According to Le & Mikolov 2014, PV-DM alone usually works well for most tasks (with state-of-art performance), but its combination with PV-DBOW is usually more consistent across many tasks that they tried and therefore strongly recommended.
In this project, however, contrary to the results of the paper, PV-DBOW alone performs as good as anything else. Concatenating vectors from different models only sometimes offers a tiny predictive improvement - and stays generally close to the best-performing solo model included.

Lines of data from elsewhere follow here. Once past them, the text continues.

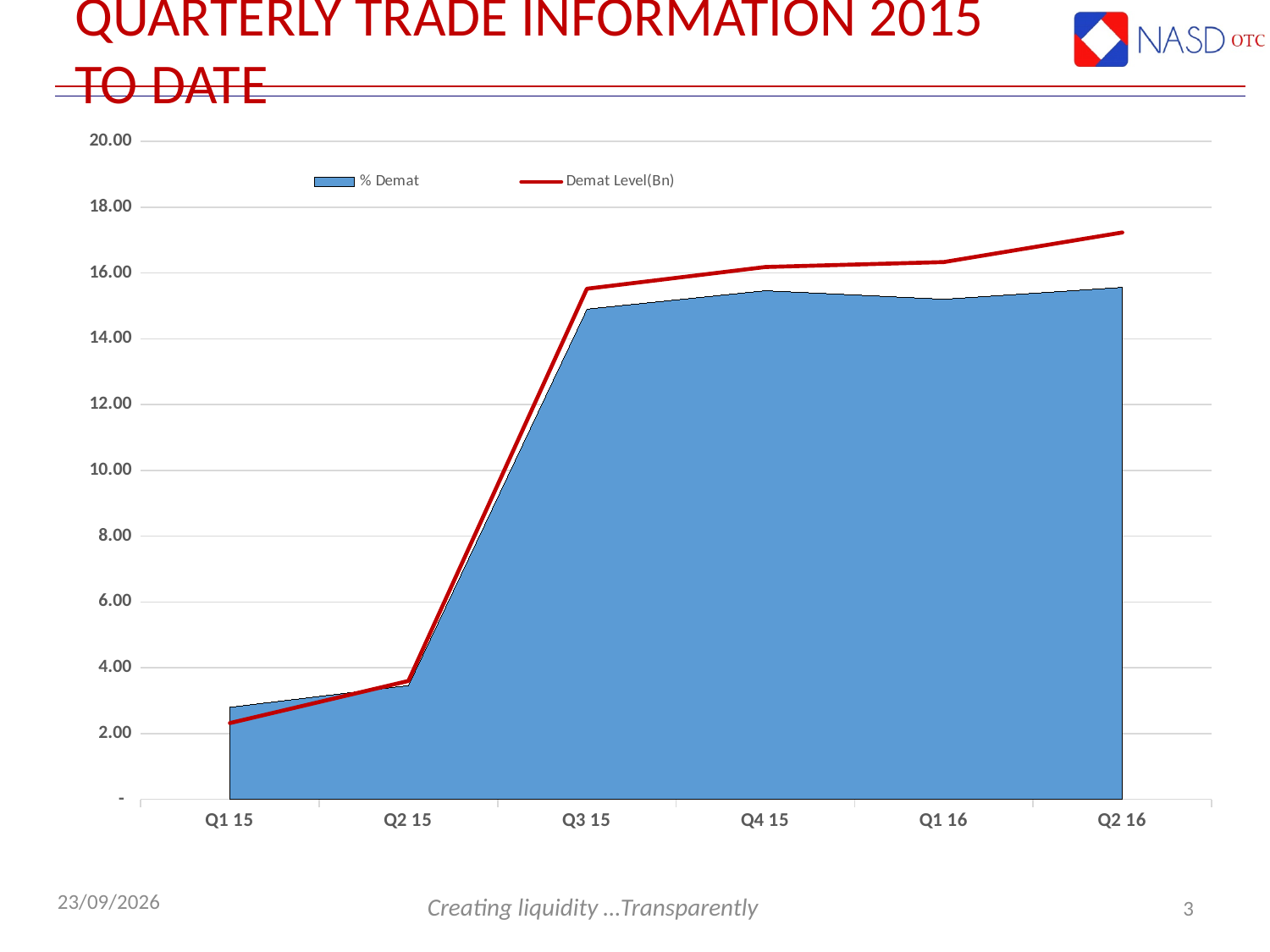
What are the two series named in the chart legend? % Demat and Demat Level(Bn) Is the % Demat value for Q2 15 greater or less than 6.00? less Is the Demat Level(Bn) value for Q2 16 greater or less than 16.00? greater In which quarter is the Demat Level(Bn) line at its lowest? Q1 15 Is the Demat Level(Bn) value for Q3 15 greater or less than 14.00? greater Between which two consecutive quarters does the % Demat series show its largest increase? Q2 15 to Q3 15 Does the Demat Level(Bn) line generally rise or fall from Q1 15 to Q2 16? Rise Which is larger, the % Demat value for Q2 15 or the % Demat value for Q3 15? Q3 15 What kind of chart is shown on the slide? A combined area and line chart How many series does the chart legend list? 2 In which quarter is the Demat Level(Bn) line at its highest? Q2 16 How many quarters are shown on the x axis of the chart? 6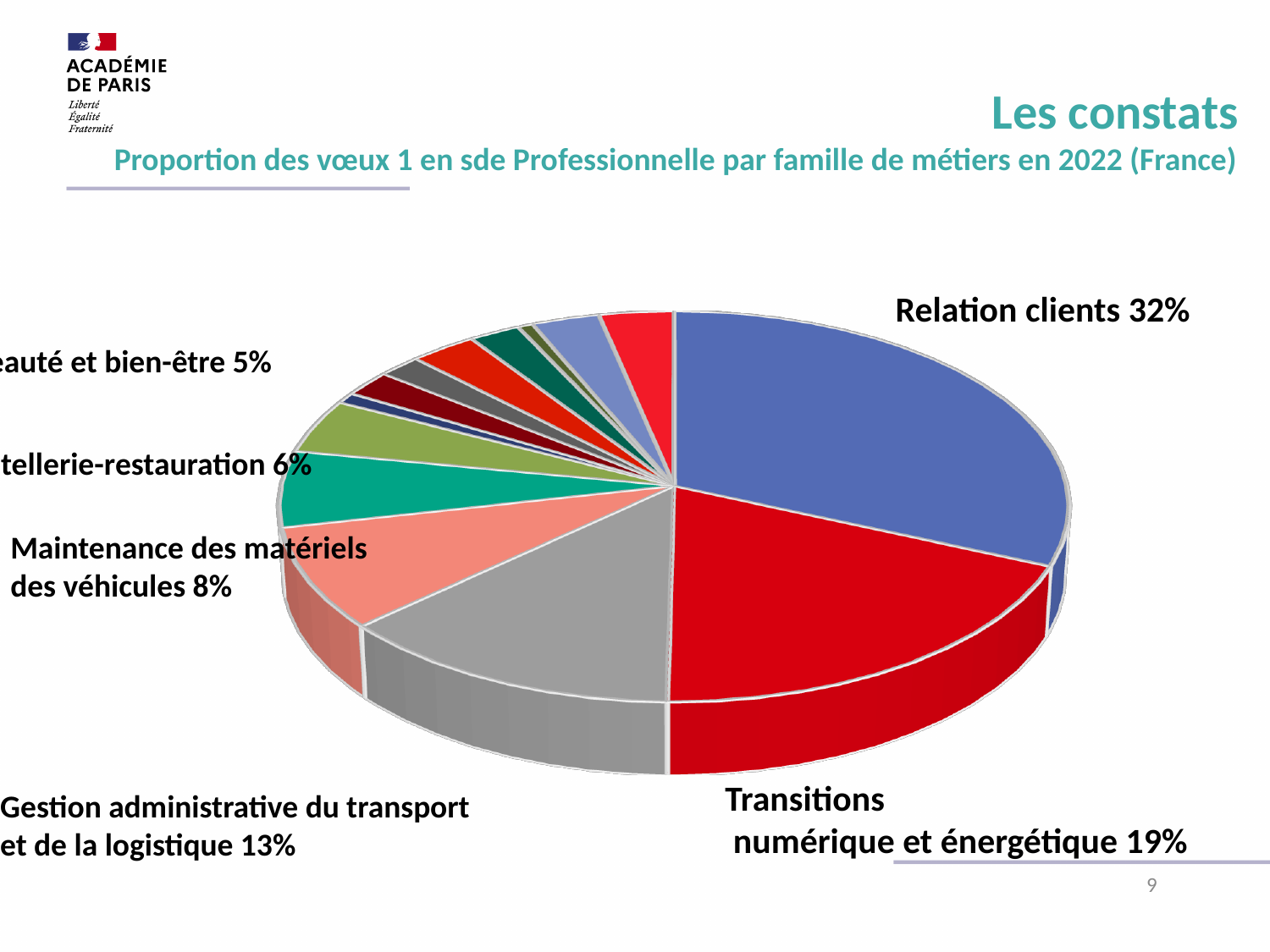
What is the title of the chart? Proportion des vœux 1 en sde Professionnelle par famille de métiers en 2022 (France) What percentage is shown for Maintenance des matériels des véhicules? 8% What percentage is shown for Transitions numérique et énergétique? 19% What kind of chart is shown on the slide? Pie chart What percentage of the pie does the Relation clients slice represent? 32% Which has a larger share: Gestion administrative du transport et de la logistique or Maintenance des matériels des véhicules? Gestion administrative du transport et de la logistique What percentage is shown for Gestion administrative du transport et de la logistique? 13% What colour is the Relation clients slice? Blue What is the difference in percentage points between Relation clients and Transitions numérique et énergétique? 13 percentage points Which has a larger share: Relation clients or Maintenance des matériels des véhicules? Relation clients Which family of trades has the largest share of the pie? Relation clients What is the difference in percentage points between Transitions numérique et énergétique and Gestion administrative du transport et de la logistique? 6 percentage points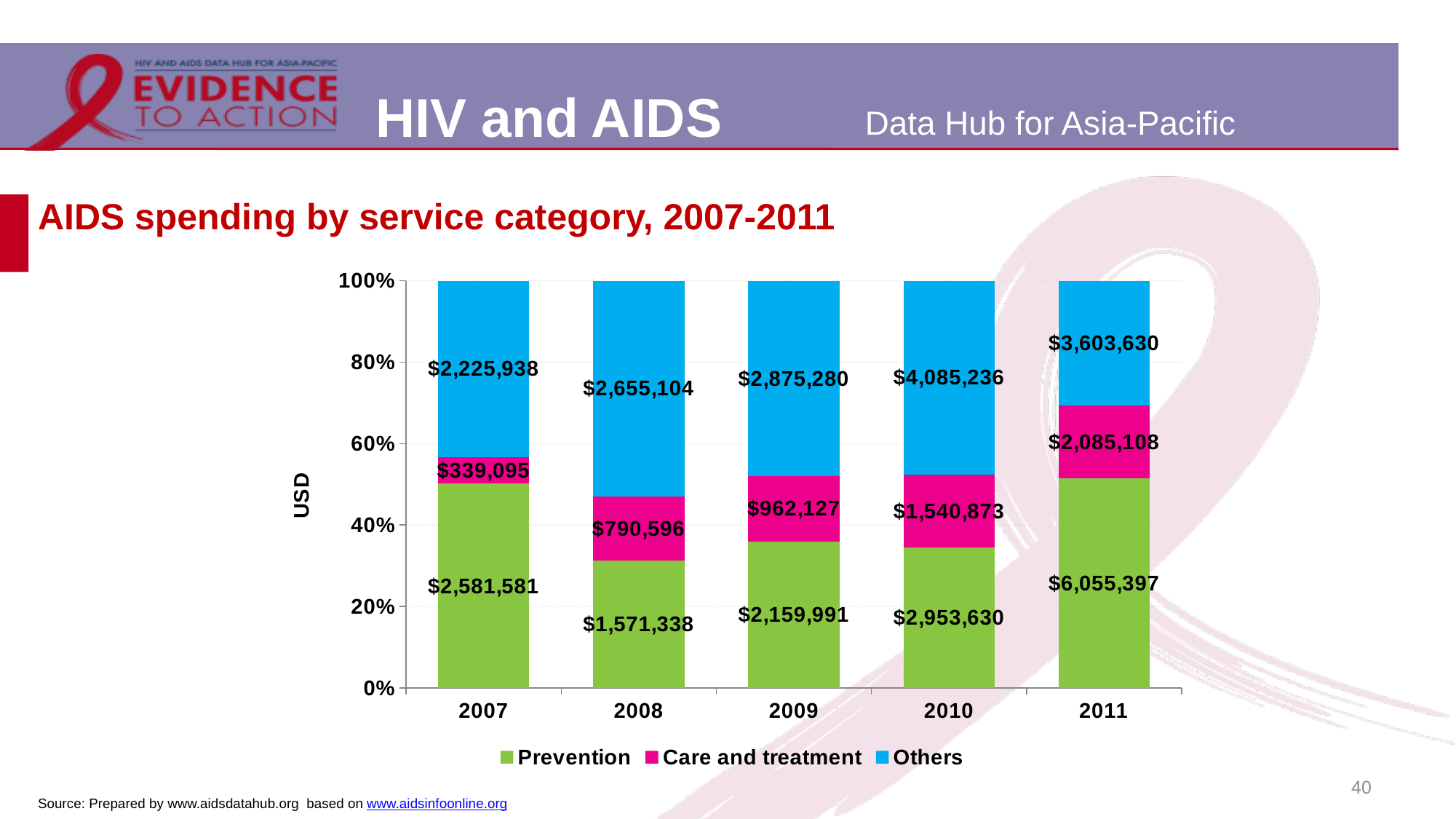
How many series does the legend list? 3 In which year is the Prevention spending value the highest? 2011 What is the Care and treatment spending value shown for 2008? $790,596 What is the difference between the Others spending in 2010 and in 2009? $1,209,956 Which is larger, the Prevention spending in 2007 or in 2008? 2007 In which year is the Care and treatment spending value the lowest? 2007 What kind of chart is shown on the slide? Stacked bar chart Is the Prevention share of the 2008 bar greater or less than 40%? less What is the Others spending value shown for 2010? $4,085,236 How many years are shown on the x axis? 5 Do the Care and treatment spending values rise or fall from 2007 to 2011? Rise What is the Prevention spending value shown for 2011? $6,055,397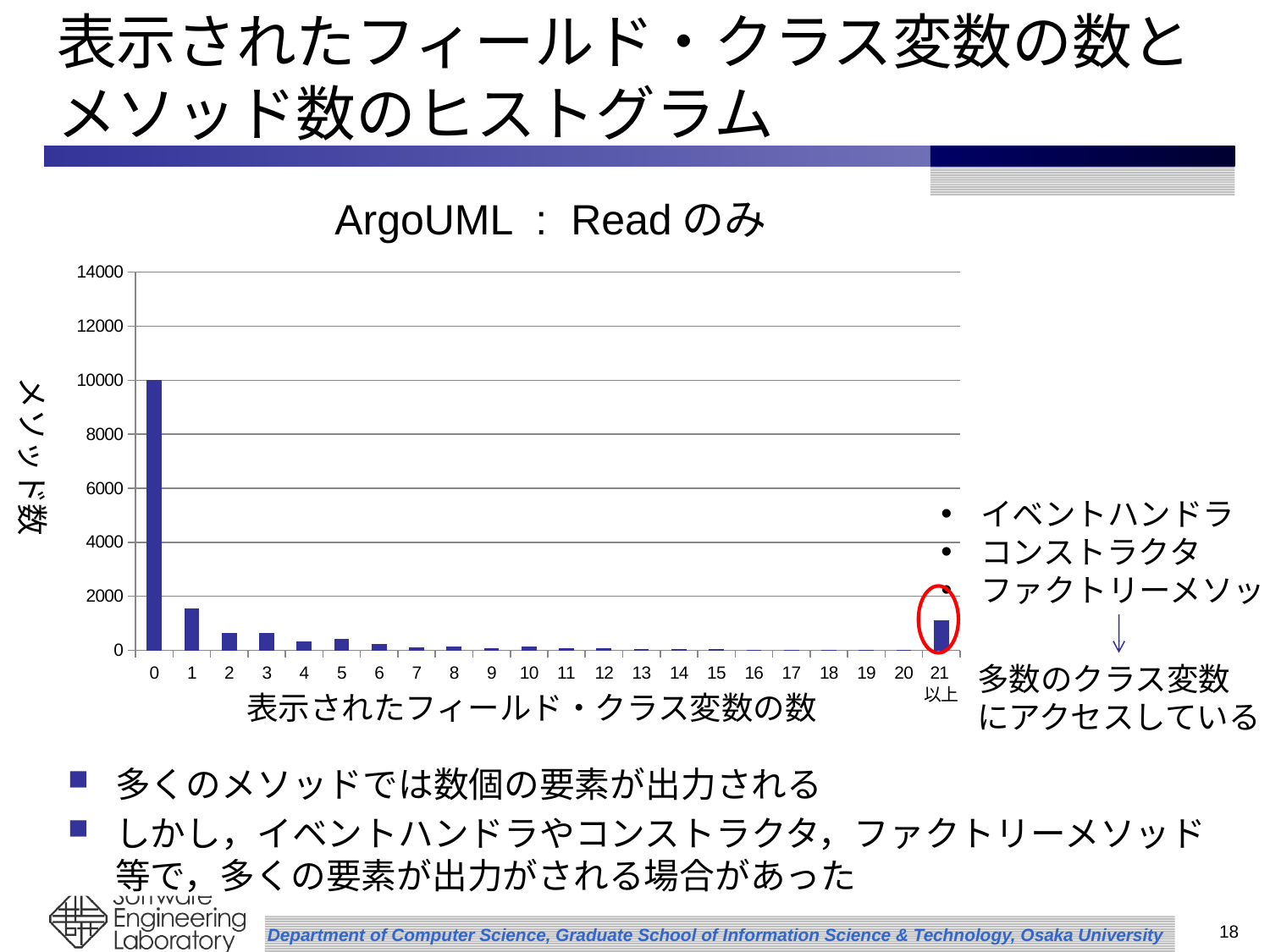
Which has a larger value, category 0 or category 1? 0 Is the value for category 1 greater or less than 2000? less Do the values generally rise or fall as the x axis goes from 0 to 20? fall How many categories are shown along the x axis of the chart? 22 What is the title of the chart? ArgoUML : Read のみ What kind of chart is shown on the slide? bar chart Which has a larger value, category 1 or category 2? 1 Is the value for category 0 greater or less than 8000? greater Which has a larger value, category 1 or category 21以上? 1 Is the value for category 21以上 greater or less than 2000? less Which category has the highest number of methods (メソッド数)? 0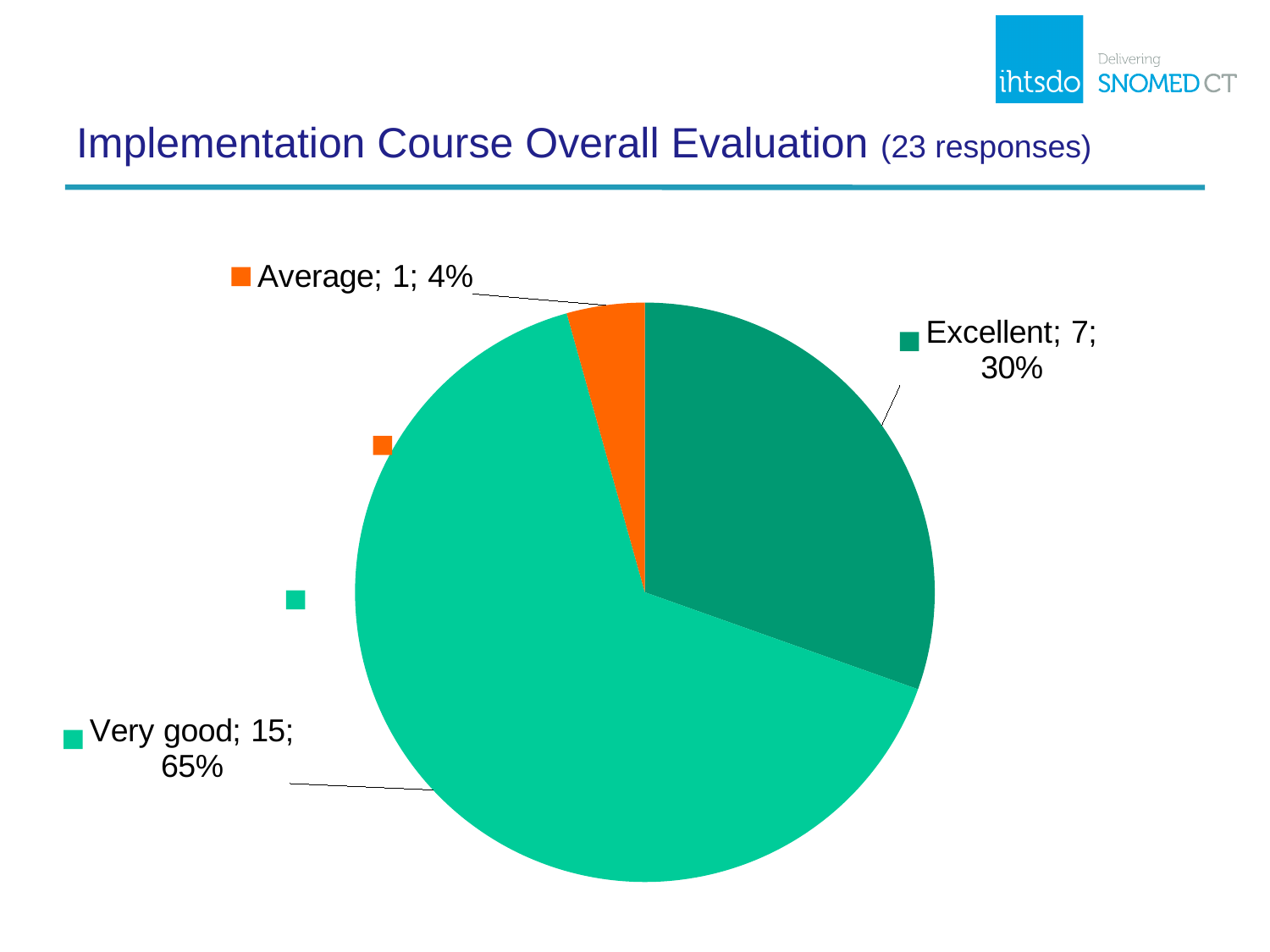
How many responses were rated Excellent? 7 What share of the pie does the Excellent slice represent? 30% What kind of chart is shown on the slide? pie chart How many more responses were Very good than Excellent? 8 How many categories are shown in the pie chart? 3 Which category has the smallest slice? Average What is the title of the slide? Implementation Course Overall Evaluation (23 responses) How many responses were rated Average? 1 Which has more responses, Excellent or Average? Excellent What percentage of responses were Very good? 65% What is the total number of responses across all slices? 23 Which category has the largest slice? Very good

re-inferring doc-vectors Because the bulk-trained vectors has much of their training early, when the model itself was still settling, it is sometimes the case that rather than using the bulk-trained vectors, new vectors re-inferred from the final state of the model serve better as data for downstream tasks.